**WORK TO DO:** Copy out all of the data below line for line, changing nothing.

**EXERCISE INPUT:**
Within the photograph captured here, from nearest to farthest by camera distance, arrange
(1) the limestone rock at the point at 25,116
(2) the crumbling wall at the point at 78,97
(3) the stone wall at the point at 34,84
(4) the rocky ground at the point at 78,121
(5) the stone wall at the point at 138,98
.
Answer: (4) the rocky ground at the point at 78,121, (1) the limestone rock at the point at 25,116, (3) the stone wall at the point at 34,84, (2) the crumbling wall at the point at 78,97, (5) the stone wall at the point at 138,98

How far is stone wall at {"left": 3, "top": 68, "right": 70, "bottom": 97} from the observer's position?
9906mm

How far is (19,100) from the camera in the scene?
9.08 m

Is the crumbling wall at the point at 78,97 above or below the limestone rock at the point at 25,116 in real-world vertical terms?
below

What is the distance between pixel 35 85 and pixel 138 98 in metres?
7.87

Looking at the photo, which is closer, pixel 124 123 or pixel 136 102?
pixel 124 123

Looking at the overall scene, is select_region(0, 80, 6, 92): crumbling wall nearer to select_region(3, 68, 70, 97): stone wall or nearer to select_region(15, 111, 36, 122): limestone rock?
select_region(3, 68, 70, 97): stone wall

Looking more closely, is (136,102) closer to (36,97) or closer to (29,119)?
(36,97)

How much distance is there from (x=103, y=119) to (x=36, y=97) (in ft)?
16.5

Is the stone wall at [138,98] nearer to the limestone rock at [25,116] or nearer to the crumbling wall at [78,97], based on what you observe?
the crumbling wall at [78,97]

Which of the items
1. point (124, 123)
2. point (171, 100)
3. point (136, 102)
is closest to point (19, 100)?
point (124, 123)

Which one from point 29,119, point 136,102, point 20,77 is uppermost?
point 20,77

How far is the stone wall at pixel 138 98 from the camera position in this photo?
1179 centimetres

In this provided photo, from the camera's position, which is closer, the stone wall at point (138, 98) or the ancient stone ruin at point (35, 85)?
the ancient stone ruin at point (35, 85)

**RESULT OF THE TASK:**
Within the photograph captured here, from nearest to farthest by camera distance, arrange
(1) the limestone rock at the point at 25,116
(2) the crumbling wall at the point at 78,97
(3) the stone wall at the point at 34,84
(4) the rocky ground at the point at 78,121
(5) the stone wall at the point at 138,98
.
Answer: (4) the rocky ground at the point at 78,121, (1) the limestone rock at the point at 25,116, (3) the stone wall at the point at 34,84, (2) the crumbling wall at the point at 78,97, (5) the stone wall at the point at 138,98

How far is stone wall at {"left": 3, "top": 68, "right": 70, "bottom": 97} from the observer's position?
9906mm

How far is (19,100) from the camera in the scene?
9.08 m

Is the crumbling wall at the point at 78,97 above or below the limestone rock at the point at 25,116 in real-world vertical terms?
below

What is the distance between pixel 35 85 and pixel 138 98 in metres?
7.87

Looking at the photo, which is closer, pixel 124 123 or pixel 136 102?
pixel 124 123

Looking at the overall scene, is select_region(0, 80, 6, 92): crumbling wall nearer to select_region(3, 68, 70, 97): stone wall or nearer to select_region(15, 111, 36, 122): limestone rock?
select_region(3, 68, 70, 97): stone wall

Looking more closely, is (136,102) closer to (36,97) or closer to (29,119)?
(36,97)

How much distance is there from (x=103, y=119) to (x=36, y=97) (in ft)?
16.5

Is the stone wall at [138,98] nearer to the limestone rock at [25,116] or nearer to the crumbling wall at [78,97], based on what you observe?
the crumbling wall at [78,97]

Which of the items
1. point (124, 123)
2. point (171, 100)
3. point (136, 102)
is closest to point (19, 100)?
point (124, 123)

Which one from point 29,119, point 136,102, point 20,77 is uppermost?
point 20,77

How far is the stone wall at pixel 138 98 from the camera position in this photo?
1179 centimetres

In this provided photo, from the camera's position, which is closer, the stone wall at point (138, 98) or the ancient stone ruin at point (35, 85)?
the ancient stone ruin at point (35, 85)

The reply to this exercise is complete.